At the receiving end of flak for centralising powers in the Prime Minister’s Office, Modi said his government has decentralised power.

“One big aspect of good governance is decentralisation. It is such a big country that you cannot run through centralisation. The more you decentralise, the better it will work,” Modi said amid shouts from Opposition benches.

In an oblique reference to alleged corruption in environmental clearances during UPA rule, the Prime Minister, without taking names, said, “Government has taken many steps towards decentralisation. Earlier, there was a tendency to concentrate all powers in Delhi with one person. We all know what all was said then. Everyone knows that.”

Criticising the Congress for claiming ownership of his government’s schemes, he said it can also take credit for the Ganga cleaning programme which was initiated during Rajiv Gandhi’s tenure.

“When we talk of Ganga cleaning, it is but natural that you will say you started it. I accept it. Rajiv Gandhi started it. But then I wonder why is it still dirty after 30 years,” he said, adding, “We never claim anything. It is all your contribution. You have ruled the country for 60 years.”

He quoted Indira Gandhi as saying “There are two kinds of people in the world, one who works and another who takes credit for it… You try to belong to the first category because there is little competition in it. This has been said by Indiraji.”

Listing initiatives of his government on allocation of mines, spectrum and FM bandwidth, Modi also referred to an article in the Forbes magazine which praised the manner in which natural resources were being auctioned by his government.

He quoted from the article: “India has just conducted its first auction of a gold mine: this is exactly the right way to allocate the exploration and exploitation rights of such a natural resource. This is another one of those steps along the road to India becoming the much wealthier country it should be… This is the way these matters should be handled.”
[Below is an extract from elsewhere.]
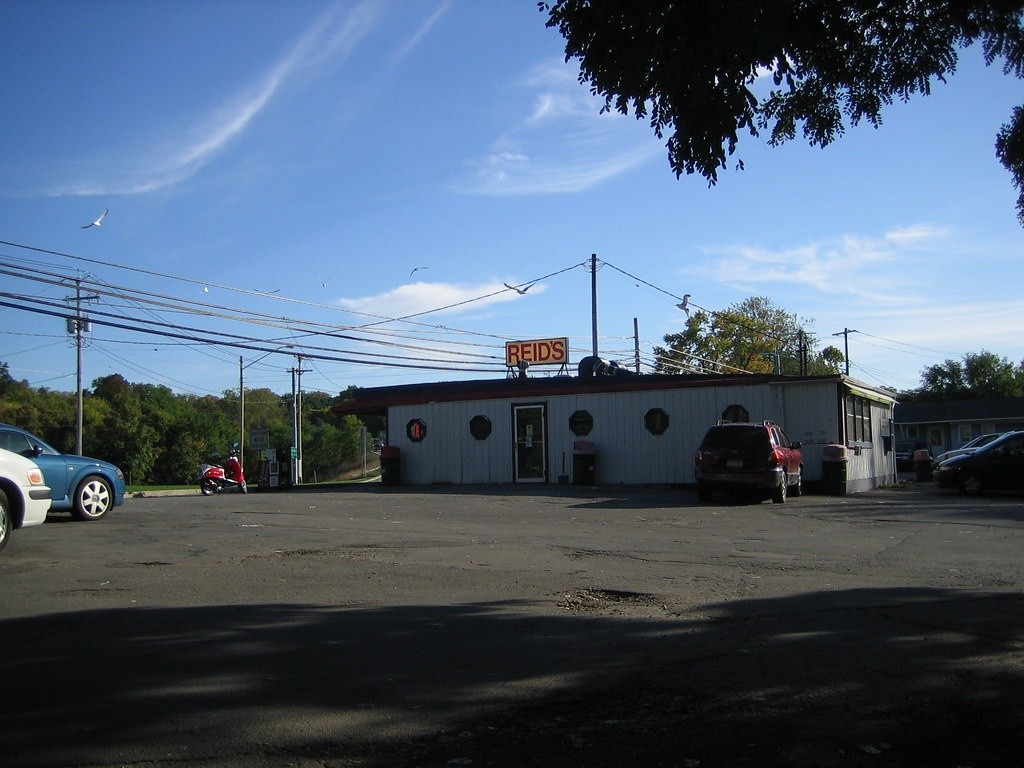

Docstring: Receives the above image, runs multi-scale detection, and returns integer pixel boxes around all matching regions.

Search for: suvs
[694,419,805,504]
He also recalled Jawaharlal Nehru’s words to say that the Rajya Sabha is a chamber of ideas and there was need for coordination with the Lok Sabha because both are part of a structure. “I hope we give importance to Pandit Nehru’s thinking and I hope all pending bills are passed in this session,” he said, while making a fresh pitch for the GST Bill.

Stressing that all governments have made some contribution, he said “if we work with the attitude of ‘hota hai, chalta hai’, it will take a long time for the development of a big country like India. We need to apply full force… we need to move from incremental progress to a quantum jump,” he said.

Reaching out to farmers, Modi mentioned steps taken in the last two years for their welfare. He quoted agriculture scientist M S Swaminathan who had stated that the “dawn of a new era in farming is in sight”.

The Prime Minister wrapped up his reply with Nida Fazli’s poem Safar Mein Dhoop to Hogi: “Safar mein dhoop to hogi jo chal sako to chalo, Sabhi hai bheed mein tum bhi nikal sako to chalo/ Idhar udhar kayi manzil hai chal sako to chalo, Bane banaye hai saanche jo dhal sako to dhalo/ Kisike waaste raahein kahan badalti hai, Tum apne aapko khud hi badal sako to chalo/ Yahan kisiko koi raasta nahi deta, Mujhe gira ke agar tum sambhal sako to chalo.”